From now on, I will constantly write you a letters. Maybe this is a sort of update of what is happening with me here in Samar. Maybe this can also be a form of reminder that I will be always here cheering for you and supporting you all the way through. I will always be the kind of son that is so proud of his father. No matter what happen will love you.
You called today, November 19, 2012 at exactly 10:50. It was not a long conversation since you are going to the site and you just tried to call me but it is so sweet. Hearing your voice from my cell phone definitely brought me to that moment when all my nerves felt euphoria. It has been months since the last time you call but you regularly sent me message every Sunday reminding me to go to Mass by sending the responsorial psalm of that day. I always feel your presence here with me even if we’re miles away. I remember a movie which tells that a person leaves his scent in this world from the places he have been through, and if another person feels that scent then they are connected in that certain place and time. I feel your scent all the time. I know you’re here with me all the time.

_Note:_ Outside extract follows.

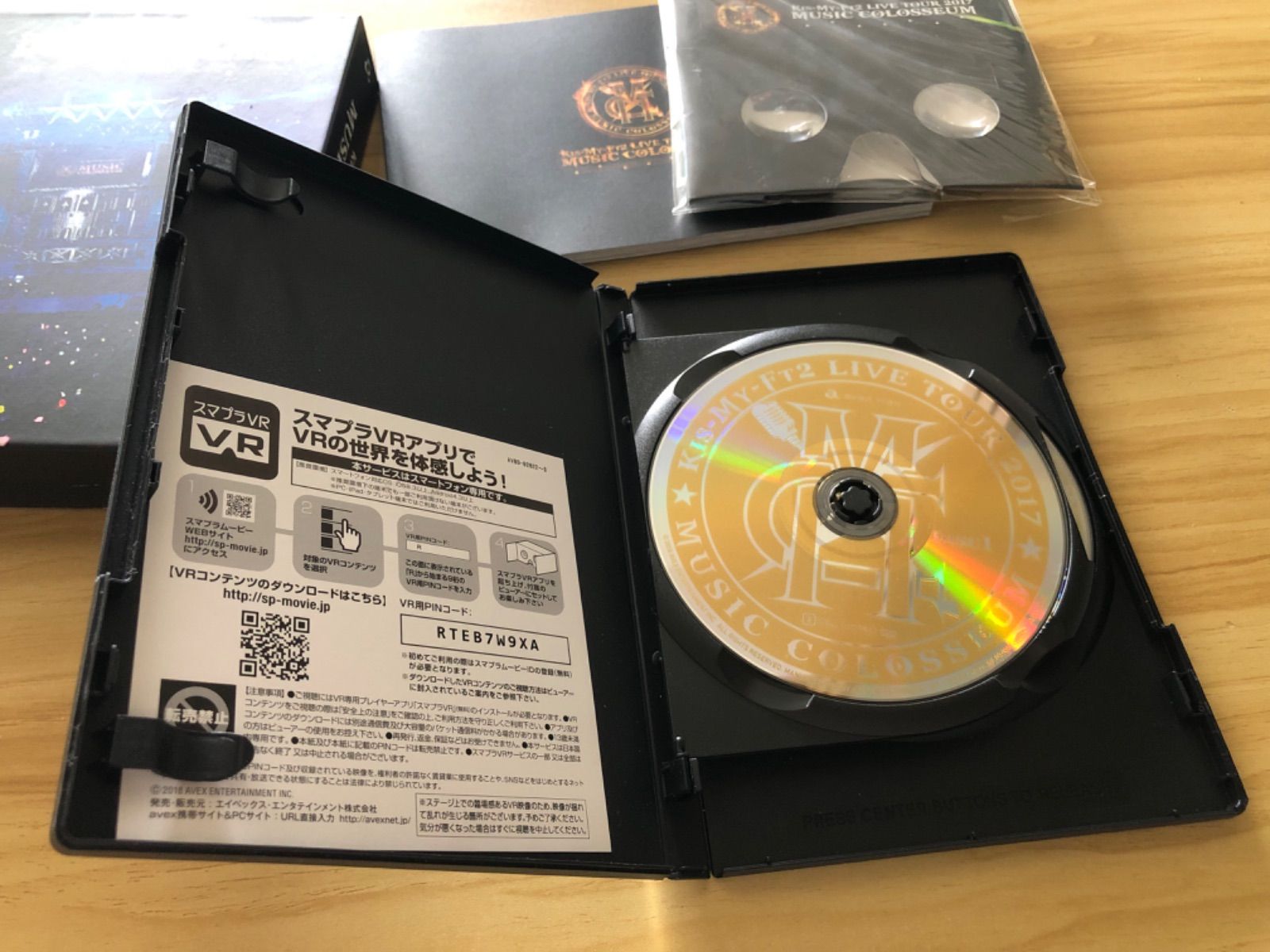 中古] [DVD] Kis-My-Ft2 5作セット /Kis-My-Ftに逢えるde.. & Ki-My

I heard you cry over the phone. It’s quite obvious that you’re crying even when you said that you didn’t burst into tears. I was teary eyed for the moment, I suddenly remember the time you accompany me to the bus station and as soon as the bus leaves for Samar I notice that I was crying in my sit. The woman next to me started giving me tissue. My point was even in a short span of time that you were away, I already missed you and ate Loucel, ate Joy, Mikmik, Kristine and baby Aliyah. I miss every moment, things and stuff we’ve shared even in good and bad times. You never want us to suffer in pain and rejection that is why you always do your best to give us good life.
I want to tell you more but I guess that is the reason why I need to send you letters. Be healthy always. God never forgets us. We are blessed in our own way. I know you sacrifice so much for us and that is why I’m doing my best for you, for our family, my sisters and brother and to God. I am okey here, don’t worry about me here I just get to my emotional side sometimes. I love you and I miss you.